President Joe Biden sees a better funded, more aggressive IRS as a major piece of his plan to make corporations shoulder the cost of his roughly $2.25 trillion infrastructure program.

A proposed agency funding boost would be paired with a broader enforcement initiative that will be announced in the coming weeks to address tax evasion among corporations and high-income individuals, the administration said in the outline of its plan Wednesday. The enforcement ramp up is one of several corporate tax changes proposed to offset the cost of planned investments in highways, bridges, clean energy infrastructure, and other infrastructure projects.

The plan adds to the recent bipartisan momentum on Capitol Hill to increase the IRS budget. It is a reversal from years of budget cuts that have resulted in the loss of more than 20,000 employees since 2010, impairing the agency’s ability to carry out core functions, including audits.

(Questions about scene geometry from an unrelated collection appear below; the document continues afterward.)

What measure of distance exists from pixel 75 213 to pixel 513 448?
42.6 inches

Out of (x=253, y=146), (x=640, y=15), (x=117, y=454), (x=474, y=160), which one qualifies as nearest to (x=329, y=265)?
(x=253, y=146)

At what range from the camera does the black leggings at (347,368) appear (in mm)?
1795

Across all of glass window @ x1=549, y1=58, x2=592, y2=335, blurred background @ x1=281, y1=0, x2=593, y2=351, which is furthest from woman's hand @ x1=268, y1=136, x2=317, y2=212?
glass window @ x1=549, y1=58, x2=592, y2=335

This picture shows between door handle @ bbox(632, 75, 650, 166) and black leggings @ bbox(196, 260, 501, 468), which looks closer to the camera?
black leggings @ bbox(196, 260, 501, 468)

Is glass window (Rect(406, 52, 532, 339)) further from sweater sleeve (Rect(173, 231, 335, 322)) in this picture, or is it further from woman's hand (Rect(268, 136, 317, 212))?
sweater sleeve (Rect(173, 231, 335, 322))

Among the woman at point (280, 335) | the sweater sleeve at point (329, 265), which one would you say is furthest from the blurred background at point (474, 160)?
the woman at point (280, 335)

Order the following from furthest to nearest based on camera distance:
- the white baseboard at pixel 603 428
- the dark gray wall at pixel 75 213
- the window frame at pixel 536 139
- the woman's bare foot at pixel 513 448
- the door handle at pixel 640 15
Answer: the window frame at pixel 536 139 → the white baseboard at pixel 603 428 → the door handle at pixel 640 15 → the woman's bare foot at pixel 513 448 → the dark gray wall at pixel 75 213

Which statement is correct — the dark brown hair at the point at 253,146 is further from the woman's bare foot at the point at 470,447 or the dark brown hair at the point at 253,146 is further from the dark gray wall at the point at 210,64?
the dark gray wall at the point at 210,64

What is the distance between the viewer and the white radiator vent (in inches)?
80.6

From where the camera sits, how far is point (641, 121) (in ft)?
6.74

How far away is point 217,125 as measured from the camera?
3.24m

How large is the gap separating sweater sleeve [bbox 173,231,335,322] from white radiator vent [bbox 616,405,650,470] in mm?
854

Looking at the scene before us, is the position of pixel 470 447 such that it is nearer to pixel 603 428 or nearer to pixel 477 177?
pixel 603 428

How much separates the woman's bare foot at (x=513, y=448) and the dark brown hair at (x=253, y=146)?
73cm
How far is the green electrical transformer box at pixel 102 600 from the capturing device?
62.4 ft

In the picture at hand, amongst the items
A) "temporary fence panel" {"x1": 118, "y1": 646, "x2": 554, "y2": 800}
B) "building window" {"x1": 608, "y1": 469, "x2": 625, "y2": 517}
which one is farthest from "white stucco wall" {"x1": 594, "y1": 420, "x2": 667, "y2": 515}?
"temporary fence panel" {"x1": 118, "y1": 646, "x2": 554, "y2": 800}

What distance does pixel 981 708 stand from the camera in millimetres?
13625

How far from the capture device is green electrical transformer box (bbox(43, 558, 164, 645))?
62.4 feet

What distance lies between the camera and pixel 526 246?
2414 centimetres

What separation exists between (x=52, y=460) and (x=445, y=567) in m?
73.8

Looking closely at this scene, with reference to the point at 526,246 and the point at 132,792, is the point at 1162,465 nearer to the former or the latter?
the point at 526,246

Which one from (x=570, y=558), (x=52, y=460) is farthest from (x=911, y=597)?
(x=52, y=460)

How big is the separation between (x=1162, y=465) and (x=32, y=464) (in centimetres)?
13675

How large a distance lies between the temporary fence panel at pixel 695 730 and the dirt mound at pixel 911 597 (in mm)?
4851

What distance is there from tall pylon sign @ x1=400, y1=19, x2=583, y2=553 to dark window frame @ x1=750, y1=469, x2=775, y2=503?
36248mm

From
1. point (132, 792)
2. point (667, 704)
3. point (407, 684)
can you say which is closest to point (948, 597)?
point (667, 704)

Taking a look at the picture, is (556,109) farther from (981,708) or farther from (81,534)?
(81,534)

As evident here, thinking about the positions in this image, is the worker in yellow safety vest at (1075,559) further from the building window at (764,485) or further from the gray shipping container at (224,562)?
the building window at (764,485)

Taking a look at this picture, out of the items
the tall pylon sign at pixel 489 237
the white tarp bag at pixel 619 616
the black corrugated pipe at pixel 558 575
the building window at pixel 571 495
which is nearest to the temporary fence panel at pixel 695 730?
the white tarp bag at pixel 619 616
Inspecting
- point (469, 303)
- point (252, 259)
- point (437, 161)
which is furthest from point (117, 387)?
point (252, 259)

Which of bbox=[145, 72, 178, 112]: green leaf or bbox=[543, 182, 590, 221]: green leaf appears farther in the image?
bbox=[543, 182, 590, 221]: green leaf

Audits of the returns filed by the U.S.’s wealthiest individuals and corporations have fallen drastically—the IRS, for instance, examined about 56% of 2015 returns filed by corporations with $20 billion or more in assets, compared to almost 85% of 2010 returns, according agency statistics. The IRS recommends using the 2015 data because it generally has three years to audit a tax return after it is filed, meaning more recent data isn’t complete.

Best Approach?

The administration hasn’t yet elaborated on how large its investment in the agency will be or if there will be any strings attached to the funding. The White House is expected to soon release initial spending requests for fiscal 2022, which signal the administration’s priorities for congressional appropriators to carry out.

Former IRS Commissioner John Koskinen warned against mandating either a specific increase in the number of audits or employees focused on high-income individuals and corporations. Instead, he said there should be a general increase of the agency’s enforcement resources, with instructions to first apply them to audits of corporations and high-income individuals the agency wants to pursue but hasn’t because of budget constraints.

Leftover resources should be applied generally to audits that have been overlooked. This would make it clear that individuals and companies are being audited because of problems on their returns, not because of who they are, Koskinen said.

Guinevere Moore, a managing member at Moore Tax Law Group LLC, agreed that mandatory audit levels or quotas can be harmful, comparing them to ticket quotas for police that can result in people getting pulled over, even when they aren’t doing anything wrong.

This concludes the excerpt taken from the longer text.